They found a gun that was unmanned. The base tilted at a strange angle where one of the gantry support struts had been smashed awaypart and the walkway groaned ominously as they stepped onto. It wobbled, but held.

'Man the spotlight!' Corgan shouted, indicating the massive lamp mounted on a mechanical frame. A simple set of levers and wheels allowed it to traverse quickly in well-oiled grooves. It was undamaged and Shopal was able to activate it and send a spear of white light up into the inky sky.

Corgan dropped gingerly into the gunner's seat, quickly running his hands over the controls to make sure it could still traverse cleanly. He cast his eyes to the sky, following the beam of Shopal's light, his fingers itching on the paddles.

A black shape flitted through the beam, tantalising but too quick for the burst of fire that spat from Corgan's quads and set the gantry to wobbling in protest. Shopal tried to track it but its vector carried it over the ship and out of their fire arc. He quickly recovered, swinging the beam out over the sea.

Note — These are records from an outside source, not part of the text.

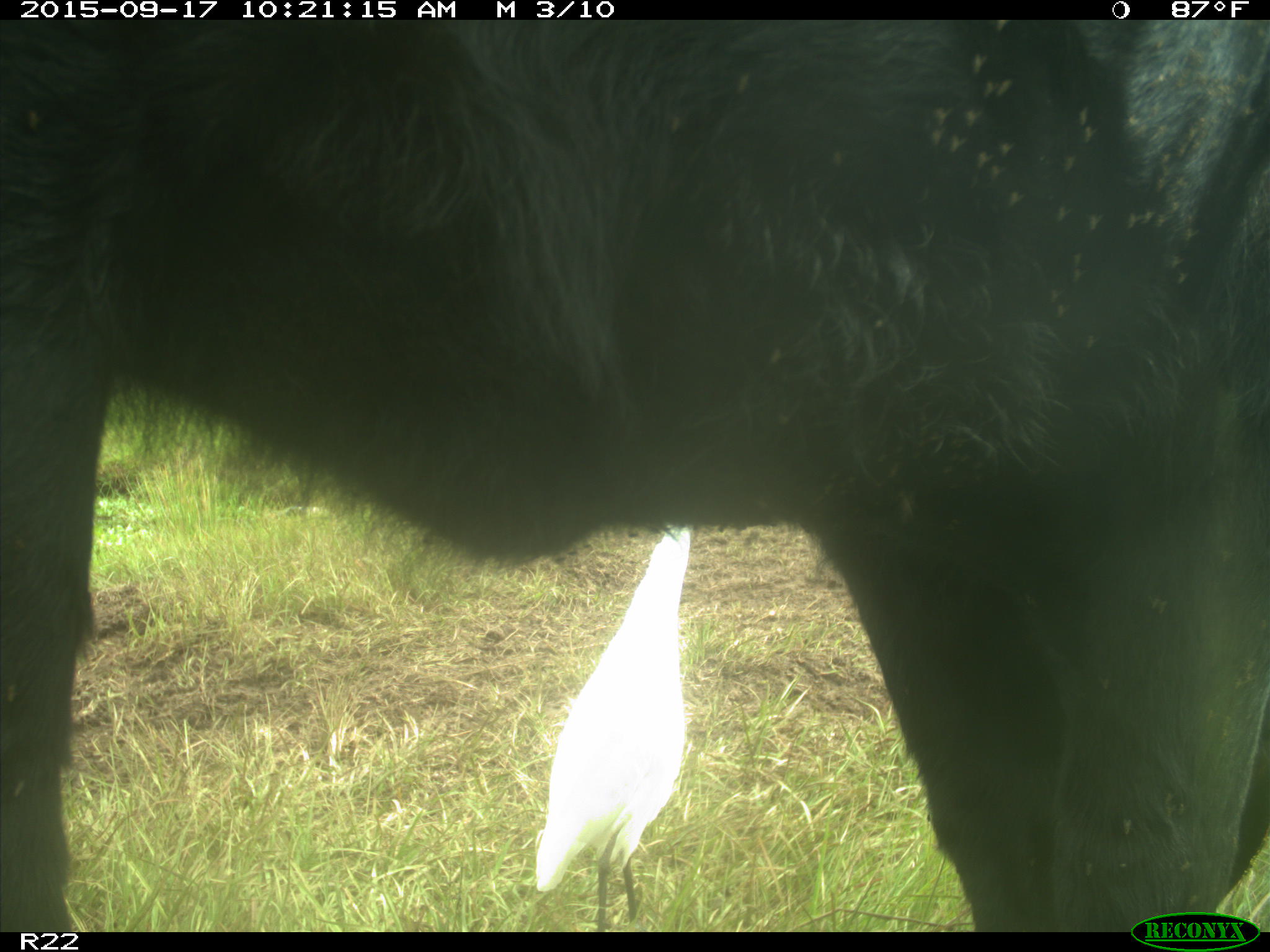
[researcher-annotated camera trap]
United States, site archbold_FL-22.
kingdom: Animalia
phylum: Chordata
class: Mammalia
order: Artiodactyla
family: Bovidae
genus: Bos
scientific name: Bos taurus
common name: domestic cow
Bos taurus (domestic cow).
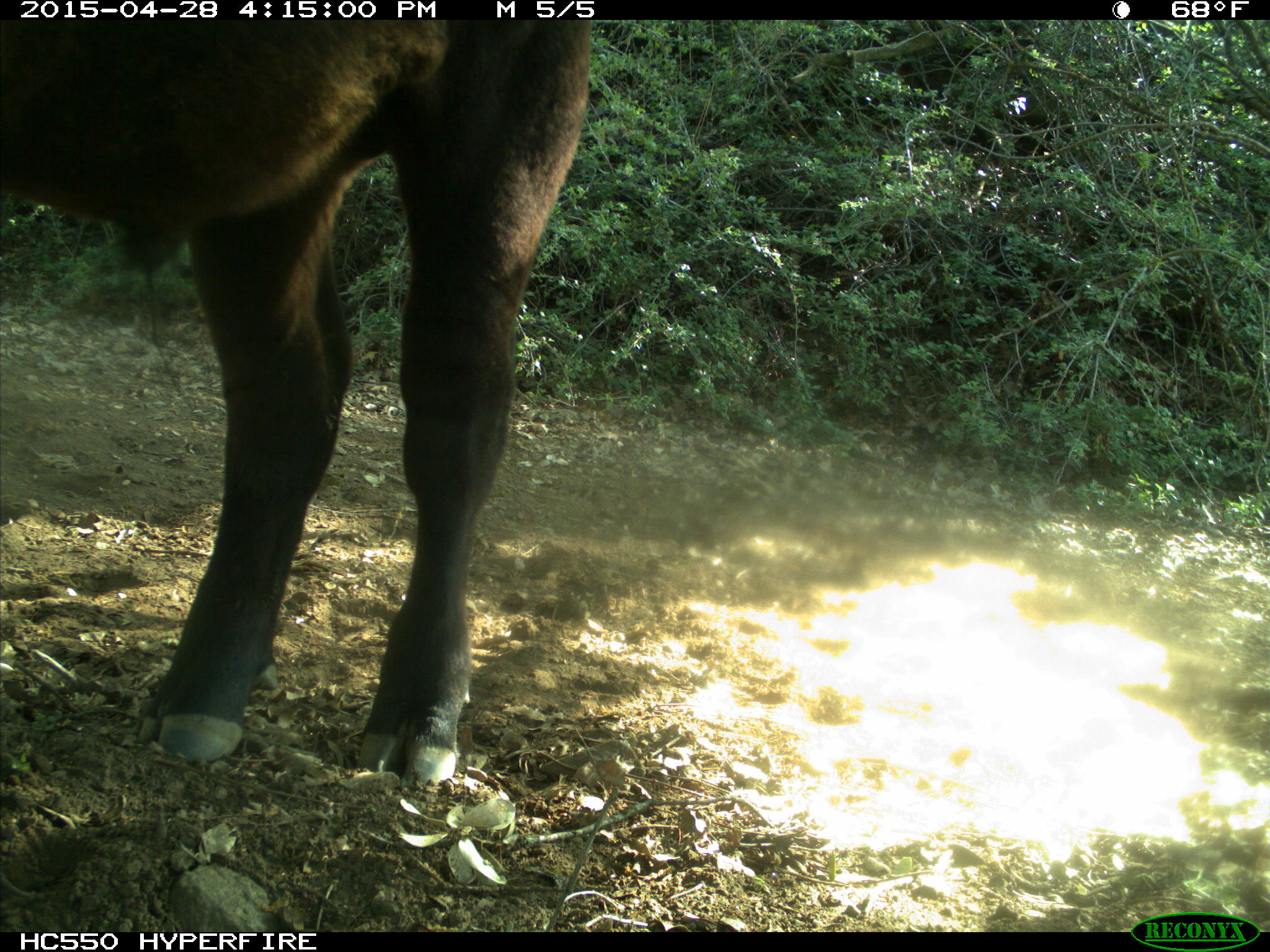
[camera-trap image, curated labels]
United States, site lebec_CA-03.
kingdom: Animalia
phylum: Chordata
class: Mammalia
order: Artiodactyla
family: Bovidae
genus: Bos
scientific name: Bos taurus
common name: domestic cow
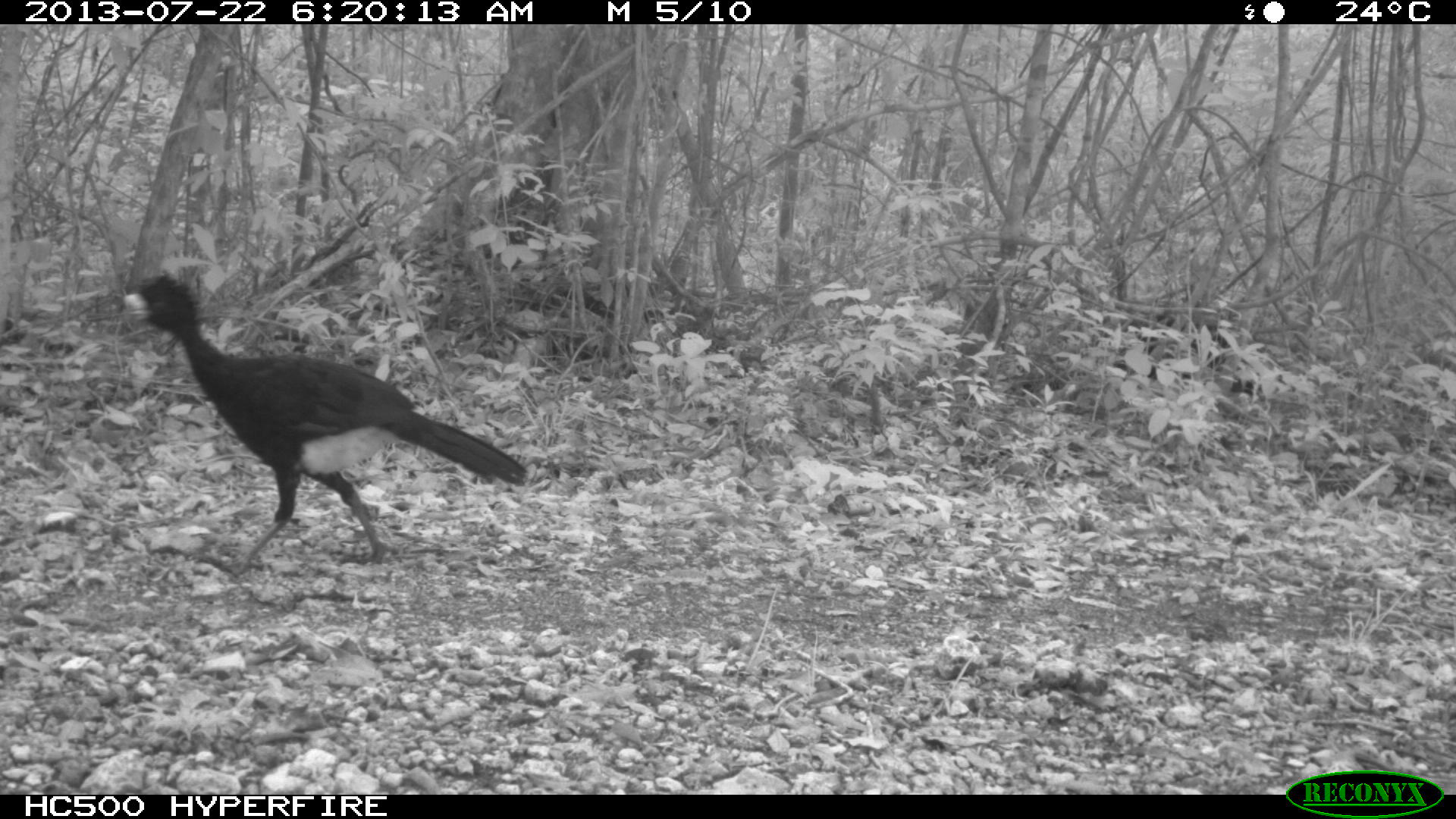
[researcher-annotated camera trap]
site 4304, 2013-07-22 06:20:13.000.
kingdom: Animalia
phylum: Chordata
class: Aves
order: Galliformes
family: Cracidae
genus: Crax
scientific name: Crax rubra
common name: great curassow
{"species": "Crax rubra (great curassow)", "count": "1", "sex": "male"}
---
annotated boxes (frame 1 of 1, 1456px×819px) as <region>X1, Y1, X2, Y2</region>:
crax rubra: <region>119, 272, 527, 575</region>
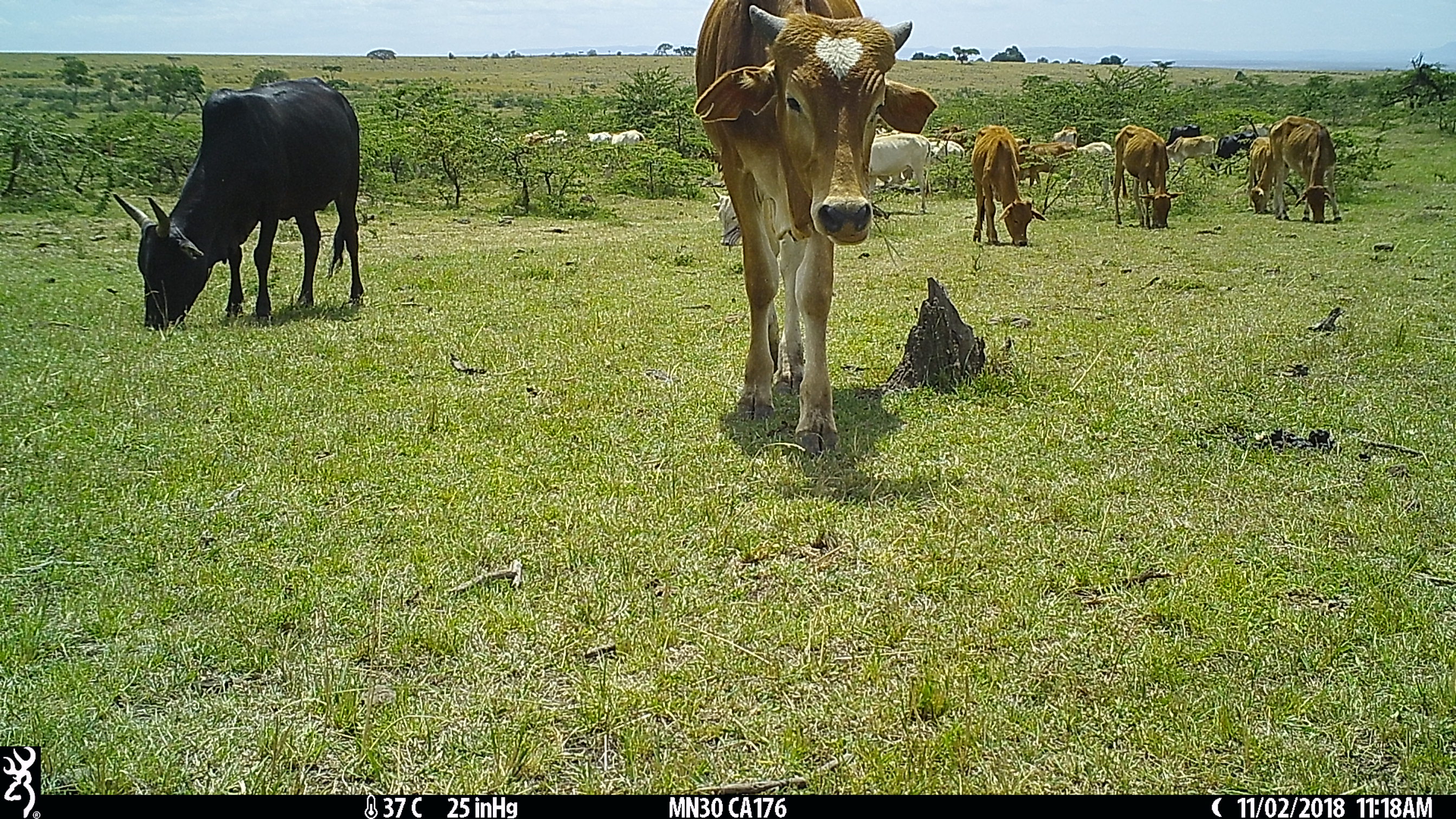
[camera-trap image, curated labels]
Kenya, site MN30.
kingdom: Animalia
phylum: Chordata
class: Mammalia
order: Artiodactyla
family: Bovidae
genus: Bos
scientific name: Bos taurus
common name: cattle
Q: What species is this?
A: Cattle (Bos taurus).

By now their ears were attumed to the raucous sounds of the raid, sensitive to the high-pitched droning of the Enemy jets. They picked up another, incoming on their position, perhaps seeking to snuff out the light of Shopal's lamp. Corgan opened up by instinct a second before the light picked out the hook-nosed flyer. His stream of fire passed over the bird, arcing out into the sky beyond. He compensated, his cradle gyrating wildly to a new position as he worked his feet on the attitude controls. This time his angle of deflection was better, the bird flew directly into the white-hot stream and faltered, breaking off its attack run.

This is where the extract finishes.